TASK BRIEF — Please read the Teredina article below and state how Teredina bored into driftwood.

EXCERPT PROVIDED —
Segment Open

Teredina Temporal range: Late Cretaceous – late Pliocene PreꞒ Ꞓ O S D C P T J K Pg N

Scientific classification
- Kingdom: Animalia
- Phylum: Mollusca
- Class: Bivalvia
- Order: Myida
- Family: Teredinidae
- Genus: †Teredina Lamarck, 1818
- Species: †Teredina annulata O. Boettger, 1875; †Teredina gibberosa Staadt, 1913; †Teredina oweni Deshayes, 1856; †Teredina personata (Lamarck, 1806); †Teredina chilensis R. A. Philippi, 1887 (uncertain/unassessed);

= Teredina =

Extinct genus of bivalves

Teredina is an extinct genus of fossil bivalve mollusc that lived from the Late Cretaceous to the late Pliocene in Asia, Europe, and North America.

Teredina shells consist of 2 short, hooked valves with a pair of furrows and each valve with transverse ridges. The overall body was long and clud-shaped. Teredina used the ridges on each valve to bore into driftwood by rocking back and forth; its long body shape allowed for large intestines for it to carry bacteria capable of breaking down the cellulose in the wood. Petrified drift wood with Teridina burrows can be found in the Cretaceous rocks of Vancouver Island.

Segment Closed

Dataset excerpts
Segment Open

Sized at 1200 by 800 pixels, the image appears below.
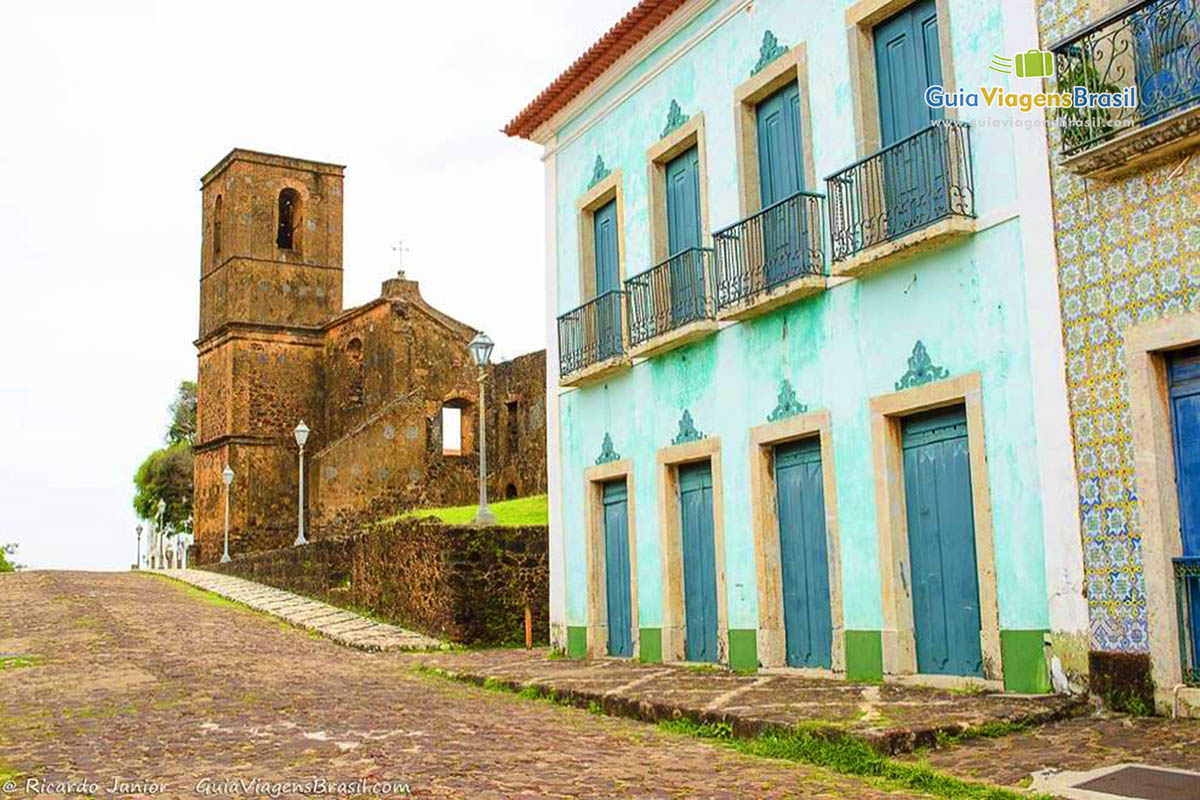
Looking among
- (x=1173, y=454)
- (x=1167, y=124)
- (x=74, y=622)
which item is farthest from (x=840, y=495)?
(x=74, y=622)

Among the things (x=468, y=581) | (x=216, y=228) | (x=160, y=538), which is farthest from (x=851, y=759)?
(x=160, y=538)

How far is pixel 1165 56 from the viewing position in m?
7.14

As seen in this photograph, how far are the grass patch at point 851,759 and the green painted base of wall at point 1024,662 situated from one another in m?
1.73

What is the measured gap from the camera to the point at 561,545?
46.2 ft

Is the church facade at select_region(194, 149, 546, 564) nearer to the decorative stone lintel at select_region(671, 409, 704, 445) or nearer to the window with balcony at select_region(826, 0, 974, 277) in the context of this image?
the decorative stone lintel at select_region(671, 409, 704, 445)

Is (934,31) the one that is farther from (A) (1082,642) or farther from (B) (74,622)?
(B) (74,622)

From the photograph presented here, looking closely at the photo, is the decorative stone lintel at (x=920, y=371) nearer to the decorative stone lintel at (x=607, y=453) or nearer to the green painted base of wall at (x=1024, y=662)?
the green painted base of wall at (x=1024, y=662)

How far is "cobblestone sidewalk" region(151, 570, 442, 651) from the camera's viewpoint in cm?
1551

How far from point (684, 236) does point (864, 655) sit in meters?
4.63

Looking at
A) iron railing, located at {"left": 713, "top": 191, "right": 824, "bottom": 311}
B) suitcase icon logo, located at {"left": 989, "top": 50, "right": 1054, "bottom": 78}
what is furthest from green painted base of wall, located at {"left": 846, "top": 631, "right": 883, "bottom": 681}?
suitcase icon logo, located at {"left": 989, "top": 50, "right": 1054, "bottom": 78}

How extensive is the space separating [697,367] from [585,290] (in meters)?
2.55

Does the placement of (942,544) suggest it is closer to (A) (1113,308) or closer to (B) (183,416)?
(A) (1113,308)

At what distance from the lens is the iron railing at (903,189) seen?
856 centimetres

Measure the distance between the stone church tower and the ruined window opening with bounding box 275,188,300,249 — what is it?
0.10 ft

Segment Closed

WRITTEN SOLUTION — It used the ridges on each valve to bore into driftwood by rocking back and forth.